Despite having wrested plenty of momentum back from their north London rivals, Spurs still do not hold their fate in their own hands. Antonio Conte’s side can merely beat Burnley and Norwich and hope the Gunners slip up.Player ratings
- Royal 7
- Sanchez 7
- Dier 7
- Davies 8
- Sessegnon 7
- Bentancur 8
- Hojbjerg 8
- Kulusevski 7
- Son 9
- Kane 9
- Bergwijn 6
- Rodon 6
- Moura 7
- Ramsdale 7
- Tomiyasu 6
- Holding 2
- Gabriel 5
- Cedric 5
- Xhaka 6
- Elneny 6
- Saka 6
- Odegaard 6
- Martinelli 7
- Smith-Rowe 6
- Lacazette 6
- Tavares 6
AnalysisKane: Pressure is on Arsenal now
By i‘s chief football writer Daniel Storey at the Tottenham Hotspur Stadium
They have probably forgiven Harry Kane now, on reflection. One of their own temporarily appeared to be about to become one of them last summer, a clear indication that Kane wished to leave, presumably to join Manchester City. Maybe he’d have become their hero too. Maybe he would have revelled in the trophies. Maybe he would have entered another level of footballing superstardom. But surely it would never quite have felt like this.
“One of our own,” they sang again in the South stand after Kane’s second goal, the direct result of man who is just incredibly good at being in the right place at the right time for what his team needs. Link the play and drop deep? Fine boss. Drift out wide to create an overlap? Whatever you want. Score 180 Premier League goals of a ludicrously wide variety over eight seasons? Goes without saying.
It is not just him; Antonio Conte is forever keen to shift the focus away from the same individuals. Ben Davies was brilliant in central defence, Davinson Sanchez provoked groans when he passed the ball backwards in the first five minutes, but was secure and passed more progressively from that point onwards. Rodrigo Bentancur strikes as one of those players whose team-mates all say is a crucial cog and the rest of us tend to overlook too easily. They were all better than their opposite numbers.

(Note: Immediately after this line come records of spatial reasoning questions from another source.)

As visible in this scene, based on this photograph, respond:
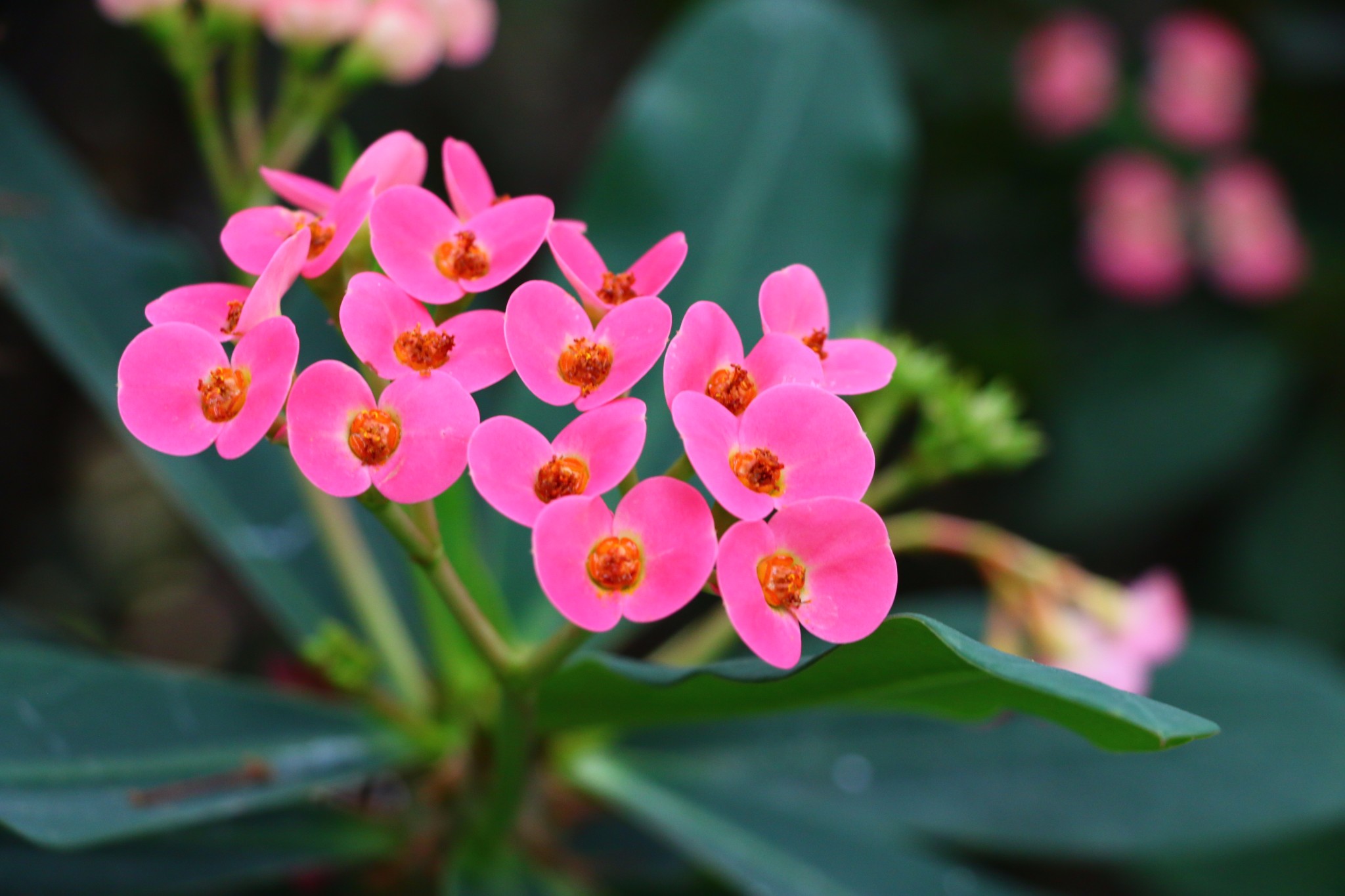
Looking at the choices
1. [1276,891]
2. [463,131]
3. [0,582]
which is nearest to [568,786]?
[0,582]

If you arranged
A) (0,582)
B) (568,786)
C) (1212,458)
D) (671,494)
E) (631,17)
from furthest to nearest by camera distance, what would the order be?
(631,17) < (1212,458) < (0,582) < (568,786) < (671,494)

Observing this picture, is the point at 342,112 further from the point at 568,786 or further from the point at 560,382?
the point at 560,382

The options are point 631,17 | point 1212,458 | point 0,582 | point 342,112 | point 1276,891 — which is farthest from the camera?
point 631,17

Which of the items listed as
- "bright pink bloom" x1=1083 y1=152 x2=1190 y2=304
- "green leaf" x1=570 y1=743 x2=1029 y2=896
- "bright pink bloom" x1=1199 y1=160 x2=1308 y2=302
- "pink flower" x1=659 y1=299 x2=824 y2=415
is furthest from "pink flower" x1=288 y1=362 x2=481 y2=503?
"bright pink bloom" x1=1199 y1=160 x2=1308 y2=302

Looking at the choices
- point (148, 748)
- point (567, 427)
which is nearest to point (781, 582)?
point (567, 427)

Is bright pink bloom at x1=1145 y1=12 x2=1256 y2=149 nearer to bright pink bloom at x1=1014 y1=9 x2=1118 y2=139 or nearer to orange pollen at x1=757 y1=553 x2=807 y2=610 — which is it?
bright pink bloom at x1=1014 y1=9 x2=1118 y2=139

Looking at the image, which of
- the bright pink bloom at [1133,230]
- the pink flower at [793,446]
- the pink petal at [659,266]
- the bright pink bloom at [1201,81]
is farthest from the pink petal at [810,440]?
the bright pink bloom at [1201,81]

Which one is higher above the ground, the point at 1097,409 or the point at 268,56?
the point at 1097,409
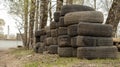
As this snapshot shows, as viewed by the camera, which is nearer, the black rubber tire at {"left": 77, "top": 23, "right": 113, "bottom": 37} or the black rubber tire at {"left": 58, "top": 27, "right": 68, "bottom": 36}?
the black rubber tire at {"left": 77, "top": 23, "right": 113, "bottom": 37}

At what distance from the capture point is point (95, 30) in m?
9.15

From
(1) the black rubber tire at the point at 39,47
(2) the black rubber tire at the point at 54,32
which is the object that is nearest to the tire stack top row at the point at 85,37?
(2) the black rubber tire at the point at 54,32

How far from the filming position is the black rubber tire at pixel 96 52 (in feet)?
28.7

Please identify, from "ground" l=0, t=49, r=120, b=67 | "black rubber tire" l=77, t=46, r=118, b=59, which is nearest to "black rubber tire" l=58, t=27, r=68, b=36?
"ground" l=0, t=49, r=120, b=67

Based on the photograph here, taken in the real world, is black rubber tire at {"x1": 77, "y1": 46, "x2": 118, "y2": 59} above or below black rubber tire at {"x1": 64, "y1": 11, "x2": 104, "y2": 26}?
below

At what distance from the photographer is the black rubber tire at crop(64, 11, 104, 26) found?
9.38 meters

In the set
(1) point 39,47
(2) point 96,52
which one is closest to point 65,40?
(2) point 96,52

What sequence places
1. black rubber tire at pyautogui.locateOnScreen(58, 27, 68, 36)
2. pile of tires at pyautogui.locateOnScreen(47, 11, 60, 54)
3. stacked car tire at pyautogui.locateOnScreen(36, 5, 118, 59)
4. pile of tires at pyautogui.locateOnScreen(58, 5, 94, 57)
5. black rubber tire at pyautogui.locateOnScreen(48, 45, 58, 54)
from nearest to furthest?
stacked car tire at pyautogui.locateOnScreen(36, 5, 118, 59) < pile of tires at pyautogui.locateOnScreen(58, 5, 94, 57) < black rubber tire at pyautogui.locateOnScreen(58, 27, 68, 36) < pile of tires at pyautogui.locateOnScreen(47, 11, 60, 54) < black rubber tire at pyautogui.locateOnScreen(48, 45, 58, 54)

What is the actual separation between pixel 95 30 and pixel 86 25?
0.36m

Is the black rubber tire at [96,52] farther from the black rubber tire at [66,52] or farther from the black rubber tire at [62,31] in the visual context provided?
the black rubber tire at [62,31]

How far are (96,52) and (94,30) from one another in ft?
2.53

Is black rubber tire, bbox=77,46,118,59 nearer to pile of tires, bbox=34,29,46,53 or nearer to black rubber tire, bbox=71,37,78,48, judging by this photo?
black rubber tire, bbox=71,37,78,48

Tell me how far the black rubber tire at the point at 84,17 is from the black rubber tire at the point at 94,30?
314mm

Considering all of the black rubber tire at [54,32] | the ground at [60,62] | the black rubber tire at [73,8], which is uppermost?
the black rubber tire at [73,8]
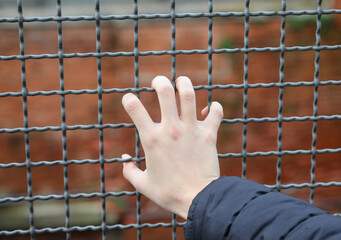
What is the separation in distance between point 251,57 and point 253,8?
1.02 feet

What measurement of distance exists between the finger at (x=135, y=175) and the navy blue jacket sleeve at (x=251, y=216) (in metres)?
0.15

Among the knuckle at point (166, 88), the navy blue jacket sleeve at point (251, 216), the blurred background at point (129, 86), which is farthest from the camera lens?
the blurred background at point (129, 86)

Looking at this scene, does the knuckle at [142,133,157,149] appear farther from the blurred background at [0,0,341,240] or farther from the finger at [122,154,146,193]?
the blurred background at [0,0,341,240]

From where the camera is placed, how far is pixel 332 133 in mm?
3131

Thursday was only partly about the Champions League for Tottenham. Of course that was the ultimate aim, to extend their chances of finishing above Arsenal for the sixth season in a row and in doing so punish their north London neighbours. It was that that made this the most exciting derby in years.
Arsenal could have sealed their return to the Champions League after five years away from Europe’s top table with a win at Spurs but instead must at least match their rivals’ results in the last two games of the season.
“Obviously, we got the bragging rights, but there’s still two games to go and the most important thing is the Champions League,” said Kane, who has scored more goals against the Gunners than anyone else in Premier League history.
“We’ve put the pressure on them but we need to focus on ourselves. We play early Sunday, so if we can get a result there, then we can wait and see what happens.”
He added: “I’m proud of the boys. It was a big night today.
“There was pressure on us in front of our home fans but we delivered well.
“We started the game on the front foot, created the chances and then second half controlled it really well.”Arteta refuses to ‘lie’ about referee
Arsenal manager Mikel Arteta refused to blame his players for the defeat (“I am so proud of my players”), but also would not comment on the refereeing decisions that defined the game.
“If I say what I think, I am suspended six months so I cannot say,” Arteta said.
“I am allowed to give my interpretation of what happened in the game but I don’t know how to lie. I don’t like lying so I prefer not to say what I think.
“I cannot say what I think. I will be suspended.”